BFMTV

Regain de popularité pour François Hollande

Le chef de l'Etat François Hollande, dimanche 29 novembre 2015 à Bruxelles.

Le chef de l'Etat François Hollande, dimanche 29 novembre 2015 à Bruxelles. - Thierry Charlier - AFP

Deux sondages révèlent un bond en avant de la popularité du chef de l'Etat. Il atteint même la barre des 50% d'opinions favorables, ce qui ne s'était pas produit depuis l'été 2012.

La popularité de François Hollande n'a jamais été aussi haute depuis depuis l'été 2012 et son début de quinquennat. Le chef de l'Etat atteint même 50% d'opinions favorables, sans que ce regain de confiance lié aux attentats profite à la gauche à cinq jours du 1er tour des régionales

François Hollande fait mieux que son prédécesseur Nicolas Sarkozy, qui n'avait jamais réussi à retrouver 50% de confiance après sa chute dans l'opinion en février 2008.

Entre 20 et 22 points supplémentaires

Selon le tableau de bord Ifop-Fiducial pour Paris Match/Sud Radio, une hausse spectaculaire de 22 points permet à François Hollande de retrouver la confiance d'une majorité de Français.
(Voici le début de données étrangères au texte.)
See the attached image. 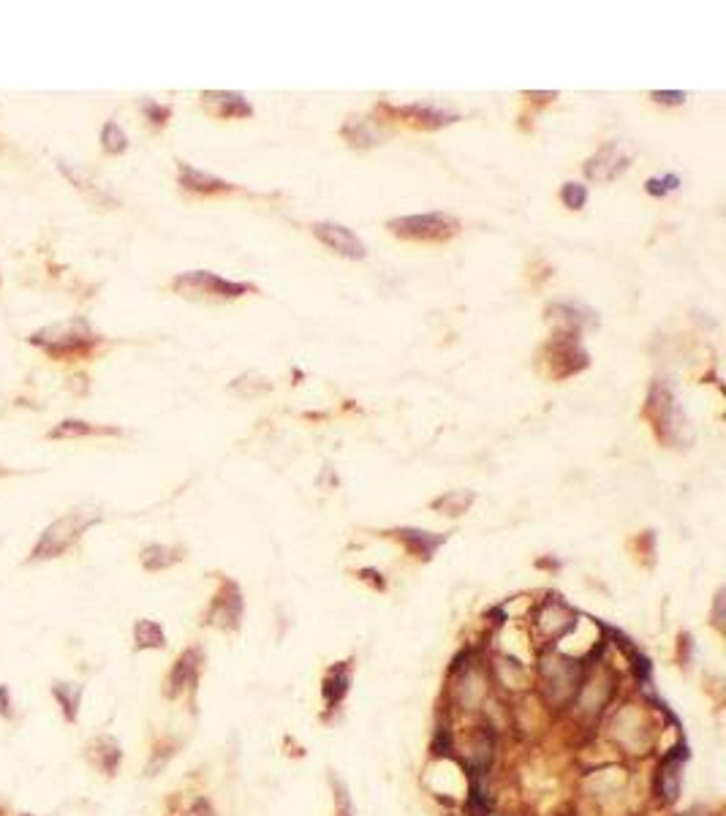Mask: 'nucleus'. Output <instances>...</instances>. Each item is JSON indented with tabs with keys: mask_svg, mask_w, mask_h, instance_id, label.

Une autre enquête (TNS-Sofres-Onepoint pour Le Figaro Magazine) crédite le chef de l'Etat d'une hausse de 20 points. 

"C'est le quinquennat de l'inédit. Pour la deuxième fois de l'année, on observe une hausse vertigineuse de la popularité du président", note Frédéric Dabi, directeur-général adjoint de l'Ifop.

Une hausse similaire après les attentats de janvier

Après les attentats de janvier contre Charlie Hebdo et l'Hyper Cacher, la cote du chef de l'Etat avait fait un bond analogue de 21 points dans le tableau de bord de l'Ifop. Il était alors plébiscité pour sa gestion de l'événement et son discours compassionnel. "Là, ça n'a rien à voir, c'est le fait qu'il ait réagi immédiatement, qu'il ait pris des mesures concrètes, notamment l'état d'urgence", relève Frédéric Dabi.

Ces sondages montrent que "les Français adhèrent à l'action du président depuis le 13 novembre", mais il faut "rester prudent sur l'impact de tout ceci sur le corps électoral" aux régionales, souligne un proche du président.